** Record set follows **
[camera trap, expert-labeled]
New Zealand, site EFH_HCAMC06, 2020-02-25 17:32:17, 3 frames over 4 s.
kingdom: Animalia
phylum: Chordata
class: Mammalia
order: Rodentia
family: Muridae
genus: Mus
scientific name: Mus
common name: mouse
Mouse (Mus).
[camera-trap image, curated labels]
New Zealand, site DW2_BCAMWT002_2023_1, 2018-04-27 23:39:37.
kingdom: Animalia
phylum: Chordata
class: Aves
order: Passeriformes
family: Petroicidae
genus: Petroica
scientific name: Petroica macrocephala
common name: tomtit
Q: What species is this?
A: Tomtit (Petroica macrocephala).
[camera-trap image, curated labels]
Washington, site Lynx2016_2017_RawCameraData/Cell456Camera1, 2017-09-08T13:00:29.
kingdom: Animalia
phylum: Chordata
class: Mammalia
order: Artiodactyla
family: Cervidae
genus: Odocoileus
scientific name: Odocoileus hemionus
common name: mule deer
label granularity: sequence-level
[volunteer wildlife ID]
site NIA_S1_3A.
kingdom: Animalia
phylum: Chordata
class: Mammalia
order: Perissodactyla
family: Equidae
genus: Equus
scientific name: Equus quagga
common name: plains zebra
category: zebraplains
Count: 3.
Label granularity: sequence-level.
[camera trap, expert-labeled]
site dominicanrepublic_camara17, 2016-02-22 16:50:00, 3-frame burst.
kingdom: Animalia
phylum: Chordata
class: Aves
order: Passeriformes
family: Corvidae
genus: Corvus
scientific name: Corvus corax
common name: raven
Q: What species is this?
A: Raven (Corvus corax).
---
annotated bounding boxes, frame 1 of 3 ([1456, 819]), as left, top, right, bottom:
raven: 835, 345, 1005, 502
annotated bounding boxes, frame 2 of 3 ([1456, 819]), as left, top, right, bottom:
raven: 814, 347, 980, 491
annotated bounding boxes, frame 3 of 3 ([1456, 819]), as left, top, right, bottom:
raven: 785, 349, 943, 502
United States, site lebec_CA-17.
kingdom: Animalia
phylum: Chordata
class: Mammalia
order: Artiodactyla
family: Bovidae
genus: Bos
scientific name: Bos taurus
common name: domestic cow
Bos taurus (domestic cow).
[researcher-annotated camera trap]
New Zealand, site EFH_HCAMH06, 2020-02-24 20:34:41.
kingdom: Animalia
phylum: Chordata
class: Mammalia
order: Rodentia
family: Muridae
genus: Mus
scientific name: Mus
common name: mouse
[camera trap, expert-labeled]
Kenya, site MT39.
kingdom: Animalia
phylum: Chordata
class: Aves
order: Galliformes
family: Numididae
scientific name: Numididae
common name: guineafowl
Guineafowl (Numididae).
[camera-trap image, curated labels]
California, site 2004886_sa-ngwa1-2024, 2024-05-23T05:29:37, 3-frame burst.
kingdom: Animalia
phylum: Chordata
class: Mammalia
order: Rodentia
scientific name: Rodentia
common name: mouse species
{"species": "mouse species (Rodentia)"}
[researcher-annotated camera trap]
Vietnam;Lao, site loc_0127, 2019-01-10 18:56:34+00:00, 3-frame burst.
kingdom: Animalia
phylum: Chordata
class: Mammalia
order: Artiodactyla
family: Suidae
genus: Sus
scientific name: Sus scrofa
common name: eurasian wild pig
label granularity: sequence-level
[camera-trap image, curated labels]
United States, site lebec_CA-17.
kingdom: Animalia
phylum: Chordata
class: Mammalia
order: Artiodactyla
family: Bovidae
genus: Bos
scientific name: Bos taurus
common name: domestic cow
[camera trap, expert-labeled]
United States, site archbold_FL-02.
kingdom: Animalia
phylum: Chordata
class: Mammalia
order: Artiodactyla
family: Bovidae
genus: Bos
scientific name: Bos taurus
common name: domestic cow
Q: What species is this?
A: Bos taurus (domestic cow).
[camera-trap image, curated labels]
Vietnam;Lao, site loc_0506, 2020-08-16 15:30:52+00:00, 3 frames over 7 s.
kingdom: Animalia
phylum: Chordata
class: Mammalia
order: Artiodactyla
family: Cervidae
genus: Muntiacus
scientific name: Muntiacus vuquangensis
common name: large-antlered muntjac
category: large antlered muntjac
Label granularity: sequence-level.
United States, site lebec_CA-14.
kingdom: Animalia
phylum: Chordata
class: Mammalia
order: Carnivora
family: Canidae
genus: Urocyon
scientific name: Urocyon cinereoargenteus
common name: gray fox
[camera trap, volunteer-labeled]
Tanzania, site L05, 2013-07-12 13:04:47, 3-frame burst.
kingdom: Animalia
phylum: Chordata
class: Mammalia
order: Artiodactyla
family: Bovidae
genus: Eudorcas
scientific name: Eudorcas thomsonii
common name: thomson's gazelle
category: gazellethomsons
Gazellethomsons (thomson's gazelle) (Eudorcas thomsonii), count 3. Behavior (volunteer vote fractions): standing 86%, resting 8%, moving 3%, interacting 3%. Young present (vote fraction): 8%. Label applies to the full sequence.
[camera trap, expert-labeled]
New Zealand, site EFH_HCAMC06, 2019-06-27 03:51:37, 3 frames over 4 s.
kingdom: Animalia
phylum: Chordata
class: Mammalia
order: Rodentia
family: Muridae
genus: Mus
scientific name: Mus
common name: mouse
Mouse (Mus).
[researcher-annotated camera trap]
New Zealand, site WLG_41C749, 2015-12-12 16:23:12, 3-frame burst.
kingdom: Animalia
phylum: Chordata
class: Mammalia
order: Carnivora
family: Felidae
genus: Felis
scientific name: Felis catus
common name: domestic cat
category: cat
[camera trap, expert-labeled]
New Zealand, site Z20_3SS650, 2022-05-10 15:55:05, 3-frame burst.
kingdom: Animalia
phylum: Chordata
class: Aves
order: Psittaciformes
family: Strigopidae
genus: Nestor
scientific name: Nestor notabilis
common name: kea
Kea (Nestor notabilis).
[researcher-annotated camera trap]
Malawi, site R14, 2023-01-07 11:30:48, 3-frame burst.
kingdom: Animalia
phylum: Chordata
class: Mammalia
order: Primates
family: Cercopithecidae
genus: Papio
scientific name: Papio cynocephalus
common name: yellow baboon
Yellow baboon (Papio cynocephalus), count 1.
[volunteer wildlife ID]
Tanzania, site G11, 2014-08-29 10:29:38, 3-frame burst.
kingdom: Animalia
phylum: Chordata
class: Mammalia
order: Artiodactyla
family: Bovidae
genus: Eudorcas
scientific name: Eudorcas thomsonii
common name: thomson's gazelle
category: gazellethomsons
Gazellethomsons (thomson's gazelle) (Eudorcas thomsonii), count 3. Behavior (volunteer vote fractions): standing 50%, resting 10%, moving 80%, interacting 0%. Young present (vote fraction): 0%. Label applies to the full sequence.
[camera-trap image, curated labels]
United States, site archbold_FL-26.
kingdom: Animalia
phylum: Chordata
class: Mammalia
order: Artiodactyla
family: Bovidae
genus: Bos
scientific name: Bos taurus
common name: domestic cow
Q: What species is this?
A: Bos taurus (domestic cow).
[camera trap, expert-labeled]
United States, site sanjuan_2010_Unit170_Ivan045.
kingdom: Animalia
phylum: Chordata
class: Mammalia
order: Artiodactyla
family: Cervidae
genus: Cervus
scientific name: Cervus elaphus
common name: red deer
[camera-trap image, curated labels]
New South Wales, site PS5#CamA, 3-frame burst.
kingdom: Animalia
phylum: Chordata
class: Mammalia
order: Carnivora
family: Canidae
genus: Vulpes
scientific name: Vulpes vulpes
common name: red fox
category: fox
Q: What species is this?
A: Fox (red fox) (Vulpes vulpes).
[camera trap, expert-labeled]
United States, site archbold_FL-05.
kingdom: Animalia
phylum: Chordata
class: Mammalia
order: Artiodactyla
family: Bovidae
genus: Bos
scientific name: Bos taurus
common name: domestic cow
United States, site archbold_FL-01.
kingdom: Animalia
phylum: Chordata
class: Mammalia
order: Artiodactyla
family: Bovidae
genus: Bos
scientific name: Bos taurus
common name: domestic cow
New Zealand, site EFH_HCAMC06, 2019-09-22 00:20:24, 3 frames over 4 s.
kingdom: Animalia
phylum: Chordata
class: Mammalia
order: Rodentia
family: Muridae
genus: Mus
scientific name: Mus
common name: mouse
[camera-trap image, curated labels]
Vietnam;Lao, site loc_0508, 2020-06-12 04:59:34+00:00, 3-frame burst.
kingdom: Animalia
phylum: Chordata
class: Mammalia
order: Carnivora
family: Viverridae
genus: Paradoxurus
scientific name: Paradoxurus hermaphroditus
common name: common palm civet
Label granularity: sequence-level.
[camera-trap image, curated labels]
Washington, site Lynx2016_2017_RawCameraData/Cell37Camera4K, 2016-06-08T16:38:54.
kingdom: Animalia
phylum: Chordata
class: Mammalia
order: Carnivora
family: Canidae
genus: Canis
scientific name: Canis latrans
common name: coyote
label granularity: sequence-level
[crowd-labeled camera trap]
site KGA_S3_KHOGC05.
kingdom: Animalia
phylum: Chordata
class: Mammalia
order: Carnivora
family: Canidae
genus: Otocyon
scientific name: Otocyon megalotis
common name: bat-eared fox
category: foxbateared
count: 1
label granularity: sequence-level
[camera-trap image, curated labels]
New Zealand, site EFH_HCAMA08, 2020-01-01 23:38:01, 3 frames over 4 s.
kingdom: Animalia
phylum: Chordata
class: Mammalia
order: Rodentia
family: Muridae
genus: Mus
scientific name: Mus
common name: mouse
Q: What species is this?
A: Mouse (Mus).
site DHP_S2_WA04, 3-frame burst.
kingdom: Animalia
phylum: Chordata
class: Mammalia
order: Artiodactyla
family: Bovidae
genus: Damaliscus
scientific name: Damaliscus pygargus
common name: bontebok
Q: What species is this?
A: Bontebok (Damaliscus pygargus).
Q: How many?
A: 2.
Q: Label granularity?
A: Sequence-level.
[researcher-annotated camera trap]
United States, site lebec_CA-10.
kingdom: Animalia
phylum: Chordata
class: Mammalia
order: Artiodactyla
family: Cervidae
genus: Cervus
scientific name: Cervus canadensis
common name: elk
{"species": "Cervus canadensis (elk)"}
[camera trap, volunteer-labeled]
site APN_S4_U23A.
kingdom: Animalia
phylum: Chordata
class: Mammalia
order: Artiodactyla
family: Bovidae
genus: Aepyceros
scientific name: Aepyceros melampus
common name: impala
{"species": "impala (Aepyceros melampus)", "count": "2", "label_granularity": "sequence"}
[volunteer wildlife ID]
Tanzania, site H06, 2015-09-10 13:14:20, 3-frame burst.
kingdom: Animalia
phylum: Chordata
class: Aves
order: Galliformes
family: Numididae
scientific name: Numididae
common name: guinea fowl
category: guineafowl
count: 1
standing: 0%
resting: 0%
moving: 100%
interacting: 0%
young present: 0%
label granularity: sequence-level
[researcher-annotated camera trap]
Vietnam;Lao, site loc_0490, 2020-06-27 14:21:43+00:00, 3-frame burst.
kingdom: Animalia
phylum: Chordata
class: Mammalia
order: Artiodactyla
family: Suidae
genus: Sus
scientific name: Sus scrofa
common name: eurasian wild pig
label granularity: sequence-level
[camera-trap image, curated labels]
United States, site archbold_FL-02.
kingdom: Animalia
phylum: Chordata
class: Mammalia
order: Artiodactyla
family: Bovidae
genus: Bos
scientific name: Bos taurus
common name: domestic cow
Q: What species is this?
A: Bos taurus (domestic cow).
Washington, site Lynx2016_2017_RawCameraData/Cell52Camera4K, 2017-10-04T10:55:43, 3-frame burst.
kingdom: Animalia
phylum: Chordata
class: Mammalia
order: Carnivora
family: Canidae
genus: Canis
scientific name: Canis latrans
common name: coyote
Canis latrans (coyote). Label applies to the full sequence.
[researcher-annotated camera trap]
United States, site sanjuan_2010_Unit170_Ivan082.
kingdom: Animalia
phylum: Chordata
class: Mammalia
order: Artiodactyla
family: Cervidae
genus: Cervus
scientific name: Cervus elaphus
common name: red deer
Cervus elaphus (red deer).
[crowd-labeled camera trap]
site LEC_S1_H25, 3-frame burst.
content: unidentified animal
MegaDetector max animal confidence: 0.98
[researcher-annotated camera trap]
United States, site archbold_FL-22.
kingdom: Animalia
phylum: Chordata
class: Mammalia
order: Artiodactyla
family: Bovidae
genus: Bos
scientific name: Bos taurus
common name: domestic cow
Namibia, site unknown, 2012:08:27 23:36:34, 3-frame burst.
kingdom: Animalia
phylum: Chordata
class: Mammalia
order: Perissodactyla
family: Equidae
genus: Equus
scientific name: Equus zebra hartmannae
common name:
** End of Record set **
What to produce >> The reply should hold only the lines from the beginning of the listing to the line with "family: Petroicidae", both ends included, unchanged.

Completed task >>
[camera trap, expert-labeled]
New Zealand, site EFH_HCAMC06, 2020-02-25 17:32:17, 3 frames over 4 s.
kingdom: Animalia
phylum: Chordata
class: Mammalia
order: Rodentia
family: Muridae
genus: Mus
scientific name: Mus
common name: mouse
Mouse (Mus).
[camera-trap image, curated labels]
New Zealand, site DW2_BCAMWT002_2023_1, 2018-04-27 23:39:37.
kingdom: Animalia
phylum: Chordata
class: Aves
order: Passeriformes
family: Petroicidae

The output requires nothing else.